SELECTED TEXT:
====
When Governors like Bruce Rauner(IL) and Scott Walker(WI) (among others) destroy higher education funding for their state, the programs have to make it up somewhere.

http://www.illinoishomepage.net/news/capitol-news/rauner-suggests-30-cuts-in-universities-budgets

http://americablog.com/2015/07/scot...ties-wants-to-give-it-to-milwaukee-bucks.html

That being said, and while those cuts are for all higher ed, costs during PT school are ridiculous. The most ridiculous was going on clinicals. The clinics/hospitals receive no money. The school has a counselor call you 2x during each clinical(2-9 weeks) for a 10 minute phone call where you answer ridiculous questions about "growth" and "professionalism". Meanwhile you are still paying full tuition. We worked it out to about $15 per hour we were PAYING to be students while on clinical. Ridiculous.
 
@OP check your original loan counseling work from the department of education and scan for anything about potentially contacting them about price issues
 
I agree it's BS. Our tuition raised about 20% during our time, and about %35% from fresh-end. Including a 9% jump during the market crash. Apparently 900million wasn't a big enough endowment for them(don't worry it's back up to close to 2B now).

When Governors like Bruce Rauner(IL) and Scott Walker(WI) (among others) destroy higher education funding for their state, the programs have to make it up somewhere.

http://www.illinoishomepage.net/news/capitol-news/rauner-suggests-30-cuts-in-universities-budgets

http://americablog.com/2015/07/scot...ties-wants-to-give-it-to-milwaukee-bucks.html

That being said, and while those cuts are for all higher ed, costs during PT school are ridiculous. The most ridiculous was going on clinicals. The clinics/hospitals receive no money. The school has a counselor call you 2x during each clinical(2-9 weeks) for a 10 minute phone call where you answer ridiculous questions about "growth" and "professionalism". Meanwhile you are still paying full tuition. We worked it out to about $15 per hour we were PAYING to be students while on clinical. Ridiculous.
Its because you're a millenial. Period. Sorry that you happen to exist at this time
 
We worked it out to about $15 per hour we were PAYING to be students while on clinical. Ridiculous.

They do it that way because people would have an even bigger conniption fit when they saw their 1st and 2nd year tuition bill if the costs were not spread out over the three years like they are. They were going to charge you the same grand total anyway, so be glad they didn't charge it all during first and second year. That would have just been another year for interest to accumulate. I'm not saying that the price of a DPT is reasonable in any way. I can't speak for all private schools obviously, but state schools spend more money per student than they bring in in tuition dollars, and they spread the billing out over 3 years.
====
MATERIAL SHOWN:
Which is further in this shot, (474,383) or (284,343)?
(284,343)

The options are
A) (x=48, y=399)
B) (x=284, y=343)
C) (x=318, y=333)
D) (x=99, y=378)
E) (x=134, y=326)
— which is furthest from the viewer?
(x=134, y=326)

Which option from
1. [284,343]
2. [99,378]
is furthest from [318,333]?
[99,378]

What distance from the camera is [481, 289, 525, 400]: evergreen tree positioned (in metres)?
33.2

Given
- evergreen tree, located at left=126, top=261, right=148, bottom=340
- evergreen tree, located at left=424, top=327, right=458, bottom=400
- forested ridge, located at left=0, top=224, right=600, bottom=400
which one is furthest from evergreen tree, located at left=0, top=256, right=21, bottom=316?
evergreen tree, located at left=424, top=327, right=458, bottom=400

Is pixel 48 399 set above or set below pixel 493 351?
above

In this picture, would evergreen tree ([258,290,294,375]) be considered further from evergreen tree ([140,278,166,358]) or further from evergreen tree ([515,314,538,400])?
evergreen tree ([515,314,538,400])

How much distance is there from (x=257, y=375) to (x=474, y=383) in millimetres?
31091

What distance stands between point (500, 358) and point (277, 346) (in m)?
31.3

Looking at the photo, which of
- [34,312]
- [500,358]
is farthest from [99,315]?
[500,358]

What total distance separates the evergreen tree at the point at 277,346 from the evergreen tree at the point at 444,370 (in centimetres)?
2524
====
EXERCISE INSTRUCTIONS: In the thread on physical therapy school costs, how much per hour did the students work out that they were paying while on clinical? The listing comes from a different source than the text.

REPLY: About $15 per hour.